## Work order
Repeat word for word the passage of the letter to Professor Paul that runs from "Professor Paul, I" to "number theory.".

## Document excerpt
>>

Professor Paul, I am shocked. From what I wrote you learned no such thing.
Perhaps I mistook you when you wrote yourself of experiments and equations,
failing to realize that you had nothing more in mind than empirical
observation and the sort of inference that goes on when, after a bit of
palaver, businessman A says to businessman B, "Looks like a deal to me" or
 my wife says to me of something I've cooked "A bit too much salt." I had
thought that, being a philosopher, you had something a bit more precise in
mind, the sort of thing described in tomes on scientific method or books on
number theory.
More precisely, what I had in mind is a diagram from a discussion of general
systems theory, where the author shrewdly observes that, from a scientific
perspective the world is divided into three zones. One, at the bottom of the
diagram, is the zone of mechanical explanations, where relationships are
simple and experiments can be conducted. At the top of the diagram is the
zone where statistical explanations work, given proper sampling based on
independent observations.  Most of the world, however, falls in the middle
zone, where things are too complex for mechanical explanations and too
interconnected for statistical sampling.The activity called philosophy
appears to fall in there; but so do a lot of other things, which involve
measurement, observation and thinking about empirical findings but would not
ordinarily be considered either physical science or equations. Things like
cooking a souffle, catching a muskrat, starting a business, ending a war,
etc.

<<

## The data
>>

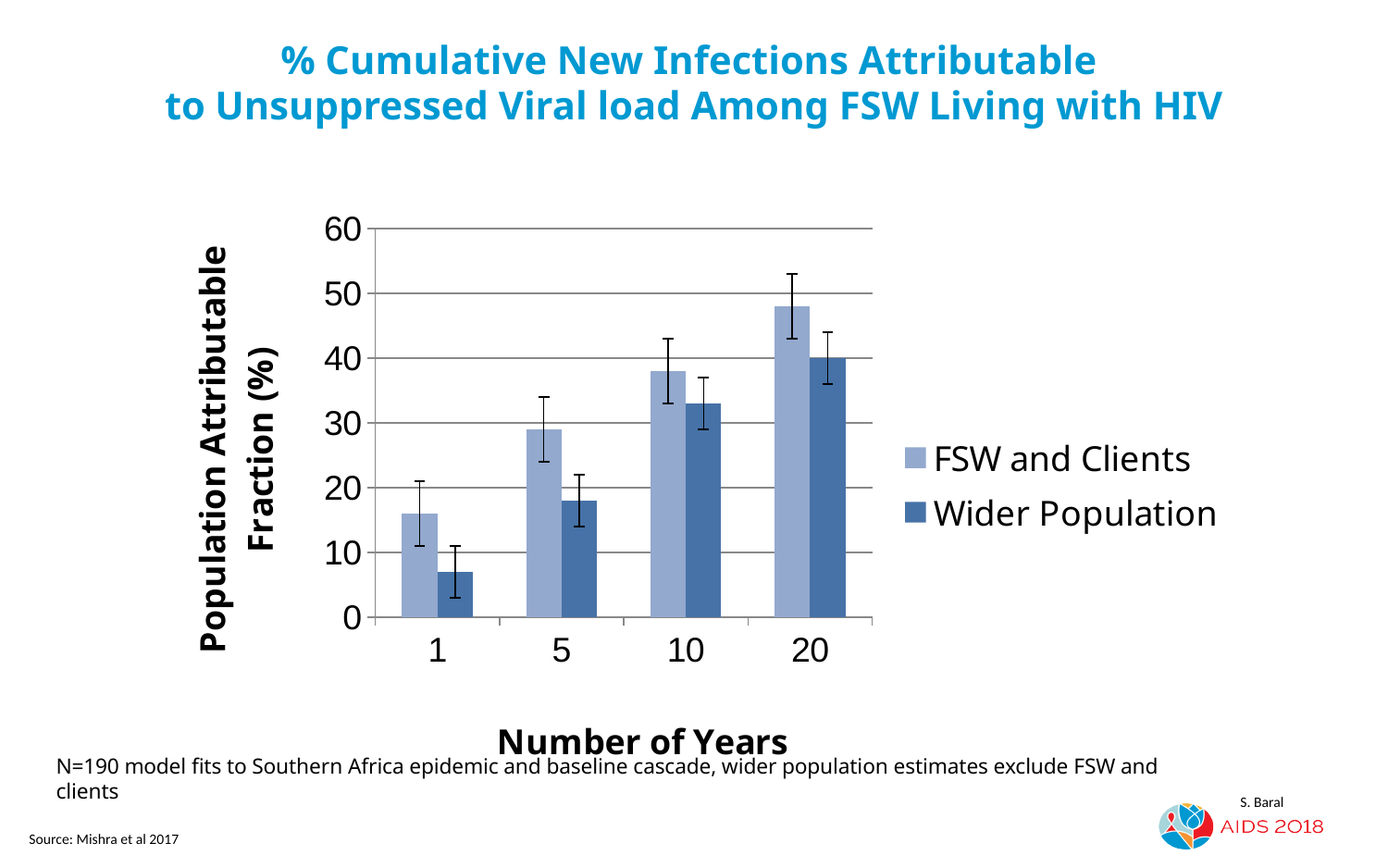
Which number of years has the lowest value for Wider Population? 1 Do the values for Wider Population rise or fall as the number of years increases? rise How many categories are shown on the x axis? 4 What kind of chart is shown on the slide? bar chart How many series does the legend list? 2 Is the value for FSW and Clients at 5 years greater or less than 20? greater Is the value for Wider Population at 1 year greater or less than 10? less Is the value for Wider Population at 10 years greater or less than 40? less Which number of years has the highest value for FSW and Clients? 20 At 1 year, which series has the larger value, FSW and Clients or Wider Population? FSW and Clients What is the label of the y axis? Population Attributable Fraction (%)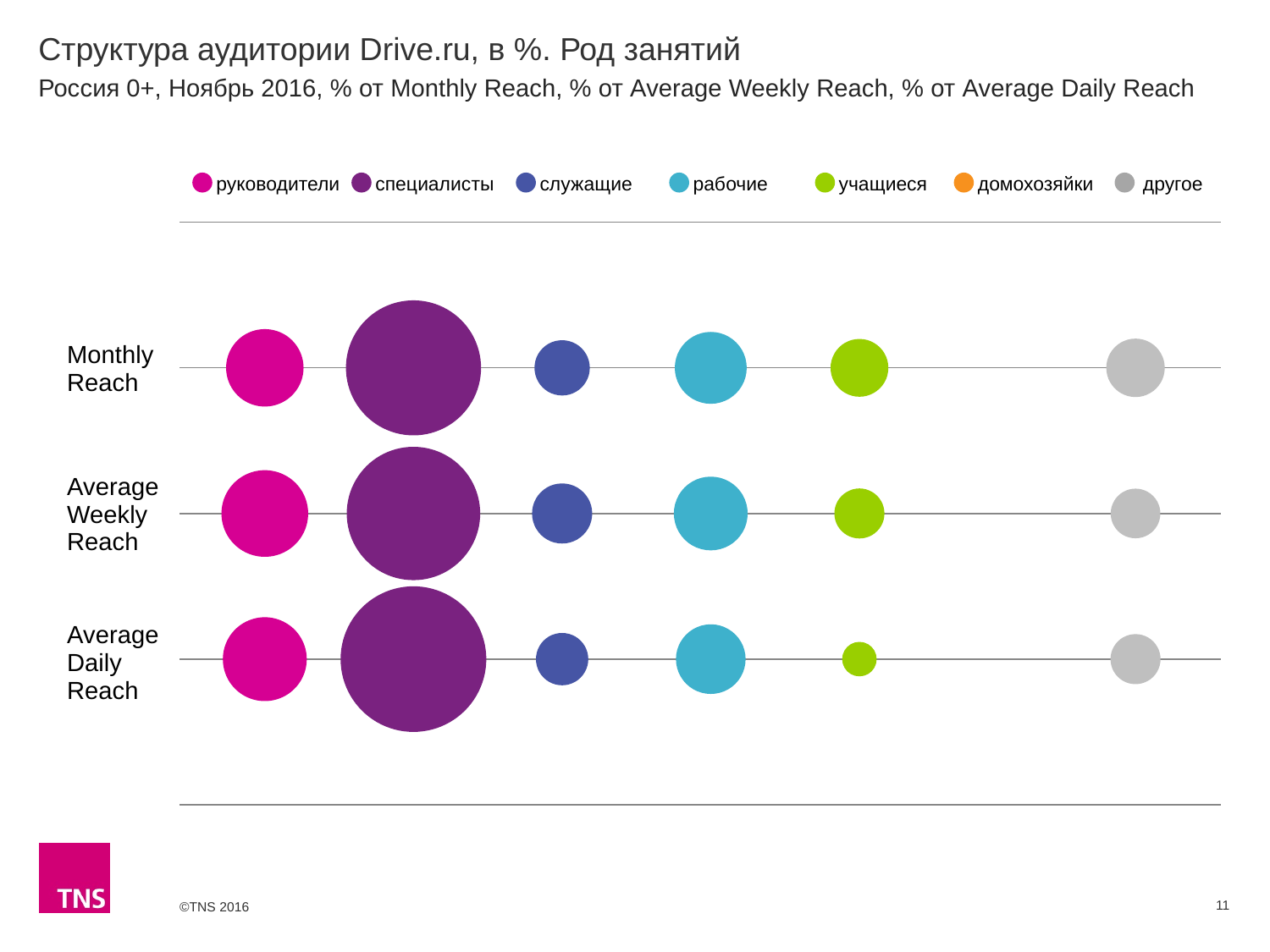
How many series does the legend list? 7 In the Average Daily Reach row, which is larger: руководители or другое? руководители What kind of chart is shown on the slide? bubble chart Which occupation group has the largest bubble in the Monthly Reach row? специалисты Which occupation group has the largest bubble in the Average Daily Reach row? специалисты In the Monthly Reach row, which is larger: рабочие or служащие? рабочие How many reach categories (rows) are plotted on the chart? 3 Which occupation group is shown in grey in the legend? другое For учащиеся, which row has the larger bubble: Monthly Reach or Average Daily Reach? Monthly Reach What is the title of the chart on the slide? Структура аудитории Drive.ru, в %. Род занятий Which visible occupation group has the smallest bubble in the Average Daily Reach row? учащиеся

<<

## Answer to this exercise
Professor Paul, I am shocked. From what I wrote you learned no such thing.
Perhaps I mistook you when you wrote yourself of experiments and equations,
failing to realize that you had nothing more in mind than empirical
observation and the sort of inference that goes on when, after a bit of
palaver, businessman A says to businessman B, "Looks like a deal to me" or
 my wife says to me of something I've cooked "A bit too much salt." I had
thought that, being a philosopher, you had something a bit more precise in
mind, the sort of thing described in tomes on scientific method or books on
number theory.